- _ТЕКСТ ДЛЯ ЧТЕНИЯ_:
--------------------------------------------------

Тост за будущее поколение Красноглядовых вызвал всеобщее смущение, и в особенности милейшей Маши ( Марии Евгеньевны Мизгер ), находившейся на нашей свадьбе уже в просторном капоте. Так шумно, шумно проходил наш свадебный обед. Молодой зять Виктор Александрович Мизгер где-то уснул в уголочке, и его долго искали.

Все же, несмотря на такое гульбище, когда, кроме тети, молодых да нескольких дам, почти не было трезвых, все разъехались вполне благополучно и нас доставили на вокзал своевременно к 10 часам, почти ко времени отхода почтового поезда на Москву (было решено, что после венца мы поедем в Москву). До отхода поезда оставалось несколько минут, и мы зашли в нашу квартиру, хотя все было приготовлено к отъезду заблаговременно. Квартира блестела новизной, все выглядело празднично, парадно - даже посуда в кухне. Хмельные шафера Щекин, Шаумян и еще кто- то было крикнули: "С новосельем, принимайте гостей!" Но я заявил, что через несколько минут мы уедем, поэтому будем ожидать дорогих гостей после возвращения из Москвы, и стал торопить Юличку на вокзал. А она усердно крестила все углы наших комнат.

Поездка наша в Москву было предрешена по нескольким соображениям: во-первых, я хотел показать Юличке Москву, где она еще не была, во- вторых, мечтал показать свою молодую жену моей московской родне - Филипповым , и в особенности старухе Марии Егоровне - моей крестной матери, и, в-третьих, тем, что все, имевшие возможность, совершали свадебные поездки, а у меня уже были для себя и жены бесплатные билеты. Да еще какие!

--------------------------------------------------

- _ЗАДАНИЯ_:
• A. Дословно перепишите из отрывка о свадьбе фрагмент от слов «Все же, несмотря» до слов «углы наших комнат.» включительно.
• B. Перескажите отрывок о свадьбе в трех предложениях.
• C. Напишите продолжение отрывка о свадьбе, начиная сразу после фразы «Да еще какие!».
Перечень, который идет дальше, — отдельный материал и с отрывком о свадьбе не связан.

--------------------------------------------------

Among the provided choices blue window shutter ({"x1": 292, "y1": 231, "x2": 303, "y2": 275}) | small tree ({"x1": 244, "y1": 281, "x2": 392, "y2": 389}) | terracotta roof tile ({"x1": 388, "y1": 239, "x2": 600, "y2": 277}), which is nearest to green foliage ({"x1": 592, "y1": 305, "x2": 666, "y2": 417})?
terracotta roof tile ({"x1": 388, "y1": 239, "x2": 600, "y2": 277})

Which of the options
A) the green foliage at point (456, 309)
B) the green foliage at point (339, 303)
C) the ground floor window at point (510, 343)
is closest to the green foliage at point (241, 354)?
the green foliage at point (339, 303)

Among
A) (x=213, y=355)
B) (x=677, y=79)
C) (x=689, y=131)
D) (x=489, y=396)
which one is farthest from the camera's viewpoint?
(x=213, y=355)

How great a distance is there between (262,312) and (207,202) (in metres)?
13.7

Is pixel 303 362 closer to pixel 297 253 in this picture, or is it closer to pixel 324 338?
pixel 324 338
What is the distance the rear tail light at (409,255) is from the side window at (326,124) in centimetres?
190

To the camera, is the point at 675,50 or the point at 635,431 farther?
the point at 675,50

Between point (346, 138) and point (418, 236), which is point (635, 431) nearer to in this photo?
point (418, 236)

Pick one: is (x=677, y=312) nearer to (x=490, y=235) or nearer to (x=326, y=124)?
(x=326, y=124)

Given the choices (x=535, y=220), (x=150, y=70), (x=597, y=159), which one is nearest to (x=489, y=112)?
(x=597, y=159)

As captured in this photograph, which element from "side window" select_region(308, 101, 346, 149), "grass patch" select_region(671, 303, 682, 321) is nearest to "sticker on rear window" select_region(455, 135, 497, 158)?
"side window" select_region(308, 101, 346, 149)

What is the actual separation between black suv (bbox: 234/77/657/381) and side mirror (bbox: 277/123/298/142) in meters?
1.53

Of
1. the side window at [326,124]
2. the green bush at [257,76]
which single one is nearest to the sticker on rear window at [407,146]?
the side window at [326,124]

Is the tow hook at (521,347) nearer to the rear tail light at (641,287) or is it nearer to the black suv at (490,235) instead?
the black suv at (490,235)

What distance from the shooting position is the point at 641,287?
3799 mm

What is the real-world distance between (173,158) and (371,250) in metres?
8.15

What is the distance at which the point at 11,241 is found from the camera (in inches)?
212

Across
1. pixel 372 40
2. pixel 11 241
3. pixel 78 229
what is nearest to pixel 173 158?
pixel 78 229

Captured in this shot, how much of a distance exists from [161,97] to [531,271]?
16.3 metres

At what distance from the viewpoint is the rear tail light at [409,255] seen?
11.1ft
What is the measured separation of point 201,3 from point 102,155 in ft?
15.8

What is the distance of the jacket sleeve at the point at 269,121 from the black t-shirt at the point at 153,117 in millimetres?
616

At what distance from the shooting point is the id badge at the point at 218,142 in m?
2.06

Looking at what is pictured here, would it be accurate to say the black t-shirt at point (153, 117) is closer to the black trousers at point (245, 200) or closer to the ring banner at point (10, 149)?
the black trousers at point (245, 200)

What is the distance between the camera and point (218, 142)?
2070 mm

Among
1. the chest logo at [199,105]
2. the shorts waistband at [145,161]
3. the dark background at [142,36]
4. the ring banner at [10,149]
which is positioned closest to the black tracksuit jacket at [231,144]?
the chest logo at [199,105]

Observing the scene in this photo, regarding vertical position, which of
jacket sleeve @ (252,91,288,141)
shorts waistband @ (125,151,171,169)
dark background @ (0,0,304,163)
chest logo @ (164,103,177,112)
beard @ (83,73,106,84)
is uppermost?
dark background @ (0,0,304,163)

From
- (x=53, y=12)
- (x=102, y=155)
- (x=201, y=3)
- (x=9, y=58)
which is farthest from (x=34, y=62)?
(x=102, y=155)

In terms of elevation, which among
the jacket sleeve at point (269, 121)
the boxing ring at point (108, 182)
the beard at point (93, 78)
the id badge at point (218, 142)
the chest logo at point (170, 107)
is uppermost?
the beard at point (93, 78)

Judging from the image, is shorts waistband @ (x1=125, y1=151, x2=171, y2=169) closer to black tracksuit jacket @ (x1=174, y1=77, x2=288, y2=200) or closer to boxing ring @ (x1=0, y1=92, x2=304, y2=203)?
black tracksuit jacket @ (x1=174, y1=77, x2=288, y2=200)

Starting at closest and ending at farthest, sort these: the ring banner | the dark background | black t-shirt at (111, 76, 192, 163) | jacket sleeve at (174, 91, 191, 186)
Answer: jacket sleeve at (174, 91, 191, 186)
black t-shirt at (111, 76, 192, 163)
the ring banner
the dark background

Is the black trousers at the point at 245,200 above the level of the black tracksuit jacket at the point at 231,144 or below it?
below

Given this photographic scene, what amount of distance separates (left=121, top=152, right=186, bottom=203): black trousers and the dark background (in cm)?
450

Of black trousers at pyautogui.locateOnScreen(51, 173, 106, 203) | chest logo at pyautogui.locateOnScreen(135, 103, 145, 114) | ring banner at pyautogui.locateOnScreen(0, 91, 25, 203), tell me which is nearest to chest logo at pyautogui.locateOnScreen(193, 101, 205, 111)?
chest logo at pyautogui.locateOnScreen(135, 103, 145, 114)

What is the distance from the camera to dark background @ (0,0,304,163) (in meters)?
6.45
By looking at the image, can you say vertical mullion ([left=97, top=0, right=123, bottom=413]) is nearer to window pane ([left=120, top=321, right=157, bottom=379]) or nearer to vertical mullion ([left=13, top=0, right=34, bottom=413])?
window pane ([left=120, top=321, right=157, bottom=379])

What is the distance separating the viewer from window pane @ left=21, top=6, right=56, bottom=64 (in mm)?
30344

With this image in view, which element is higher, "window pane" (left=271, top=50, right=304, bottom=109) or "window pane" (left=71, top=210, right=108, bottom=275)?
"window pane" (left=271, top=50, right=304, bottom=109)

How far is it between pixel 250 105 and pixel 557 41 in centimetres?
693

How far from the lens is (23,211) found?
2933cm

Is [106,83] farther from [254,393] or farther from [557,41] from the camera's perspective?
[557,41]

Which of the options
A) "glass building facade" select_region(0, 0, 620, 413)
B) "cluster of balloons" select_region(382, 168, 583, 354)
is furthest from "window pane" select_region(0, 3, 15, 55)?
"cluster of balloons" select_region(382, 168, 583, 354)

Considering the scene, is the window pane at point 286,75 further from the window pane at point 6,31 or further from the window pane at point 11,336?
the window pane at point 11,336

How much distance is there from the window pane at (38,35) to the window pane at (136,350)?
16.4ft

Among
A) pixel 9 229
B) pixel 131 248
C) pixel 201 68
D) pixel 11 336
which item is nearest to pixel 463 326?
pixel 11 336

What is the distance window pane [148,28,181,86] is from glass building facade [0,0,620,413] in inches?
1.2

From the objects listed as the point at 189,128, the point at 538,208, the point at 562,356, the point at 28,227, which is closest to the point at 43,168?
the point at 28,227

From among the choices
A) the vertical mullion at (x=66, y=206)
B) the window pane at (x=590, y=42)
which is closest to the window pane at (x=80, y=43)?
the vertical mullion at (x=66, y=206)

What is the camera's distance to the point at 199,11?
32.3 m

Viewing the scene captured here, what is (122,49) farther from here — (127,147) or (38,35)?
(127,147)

--------------------------------------------------

- _ОТВЕТЫ_:
• A.
Все же, несмотря на такое гульбище, когда, кроме тети, молодых да нескольких дам, почти не было трезвых, все разъехались вполне благополучно и нас доставили на вокзал своевременно к 10 часам, почти ко времени отхода почтового поезда на Москву (было решено, что после венца мы поедем в Москву). До отхода поезда оставалось несколько минут, и мы зашли в нашу квартиру, хотя все было приготовлено к отъезду заблаговременно. Квартира блестела новизной, все выглядело празднично, парадно - даже посуда в кухне. Хмельные шафера Щекин, Шаумян и еще кто- то было крикнули: "С новосельем, принимайте гостей!" Но я заявил, что через несколько минут мы уедем, поэтому будем ожидать дорогих гостей после возвращения из Москвы, и стал торопить Юличку на вокзал. А она усердно крестила все углы наших комнат.

• B. Свадебный обед прошел очень шумно, трезвых почти не было, но все разъехались благополучно, а молодых вовремя доставили на вокзал к почтовому поезду на Москву. Перед отъездом они на несколько минут зашли в свою новую квартиру, и Юличка усердно крестила все углы комнат. В Москву решили ехать, чтобы показать Юличке город и представить молодую жену московской родне Филипповым, к тому же все, кто мог, совершали свадебные поездки, а бесплатные билеты уже были.

• C.
Не помню, кто это устроил и кому я обязан таким вниманием, но вместо полагавшихся билетов второго класса мне прислали билеты первого класса с правом занять отдельное купе. Таким образом, кроме парадной свадьбы, получился, так сказать, парад * 2. Трогательно и мило. Приехали в Москву рано утром 30 октября. Конечно, улицы оживленные, везде суета - не чета Сергеевке или Золотухину. Нам казалось, народ валом валит по улицам, чтобы поглядеть на нас, молодых.

Хотя мне дали 10-дневный отпуск, фактически начавшийся 29 октября, но дядя, Аркадий Ионович , меня давно убеждал не задерживаться в Москве, так как, мол, "Москва жрет денежки - 10 рублей в день не хватит".

Незадолго до этого открылась в Москве, против Малого театра, парадно отделанная, шикарно обставленная гостиница "Метрополь" . Как не показать молодой жене, не бывавшей в Москве, это чудо? Я приказал извозчику ехать в "Метрополь".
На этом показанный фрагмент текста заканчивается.